Parts of the exercise |
a) Duplicate the passage in the surface treatments notes, starting with "Induction Hardening" and going on through "displacement (250-750 μm).".
b) According to the surface treatments notes, why is no quenching needed after nitriding? Answer in one to three sentences.

Text segment |
☆ ☆ ☆ ☆

Materials Technology - Surface Treatments and Coatings

Introduction

• Surface treatments modify a part's surface to enhance properties like appearance, corrosion resistance, hardness, fatigue life, and wear resistance.
• Surface treatments modify the surface's structure/composition.
• Coatings involve depositing a different material onto the original material.

Surface Cleaning and Preparation

• Methods include mechanical (abrasive blasting, ultrasonic cleaning) and chemical (alkaline, acid, solvent, emulsion cleaning).
• Factors influencing method choice:
  • Contaminant type (greases, particles, oxides).
  • Required cleanliness.
  • Part size, geometry, material, and reactivity.
  • Production requirements, costs, environmental, and safety factors.
• Typical route: mechanical preparation -> degreasing -> descaling -> treatment/coating.

Surface Treatments for Steels

• Achieve high surface hardness with a tough core.
• Treatments that don't modify composition: flame/induction/laser surface quenching.
• Treatments that modify composition: nitriding, carburizing, carbonitriding.

Flame Surface Quenching

• Surface austenitized by flaming and quenched.
• Suitable for 0.3-0.6% C steels, large parts; layer thickness 1-6 mm.

Induction Hardening

• Rapid heating via high-frequency induced currents (up to 500 kHz).
• Heating time in seconds (800-1000°C), followed by rapid cooling.
• Layer thickness 0.5-4.5 mm, for 0.3-0.6% C steels.

Laser Surface Hardening

• Localized surface hardening via laser heating, local austenization, and cooling via thermal flow.
• Depth controlled by beam power and displacement (250-750 μm).
• Advantages: localized hardening, no external cooling needed.
• Disadvantages: Requires accurate control to avoid melting; suitable for medium to high carbon content steels.

Nitriding

• Nitrogen surface adsorption to improve mechanical properties.
  • High hardness, good corrosion resistance, no quenching needed (heating below A_1), localized hardening, hot hardness up to 500°C, improved fatigue resistance.
• Depth of nitrided layer depends on temperature, time, and composition (0.2-0.7 mm).
• Nitriding temperature: 500-550°C; time: 20-80 hours.
• Properties conferred by formation of nitrides.
• Alloyed steels with 0.2-0.6% C, containing elements like Al, Cr, Mo, Ti, V are employed.

Nitriding Technology

• Initial thermal treatment (quenching + tempering).
• Mechanical treatment and finishing.
• Protection of areas (Pb masks or liquid glass).
• Nitriding process (500-550°C).
• Final finishing.
• Types: Gas (NH3), Liquid (cyanides), Plasma (ionic N).

Carburizing

• Increases surface hardening by adding ~1% C to the surface of low carbon steels (0.08-0.25% C).
• Temperature: 850-1000°C.
• After carburizing: quenching + tempering.
• Depth of cemented layer depends on temperature, time, composition, carburizing agent (up to 4 mm).

Final Thermal Treatments

• Objective: Refine grain size in nucleus and cemented layer.
• Methods: quenching, tempering at 150-200°C. differing quenching types based on required properties.

Carburizing Methods

• Gaseous, solid, liquid, plasma.

☆ ☆ ☆ ☆

Collected data |
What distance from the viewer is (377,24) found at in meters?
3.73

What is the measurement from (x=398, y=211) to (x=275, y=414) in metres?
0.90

☆ ☆ ☆ ☆

Solved tasks |
a)
Induction Hardening

• Rapid heating via high-frequency induced currents (up to 500 kHz).
• Heating time in seconds (800-1000°C), followed by rapid cooling.
• Layer thickness 0.5-4.5 mm, for 0.3-0.6% C steels.

Laser Surface Hardening

• Localized surface hardening via laser heating, local austenization, and cooling via thermal flow.
• Depth controlled by beam power and displacement (250-750 μm).

b) Nitriding needs no quenching because the steel is heated only below A_1, at a nitriding temperature of 500-550°C. The properties it confers come from the formation of nitrides.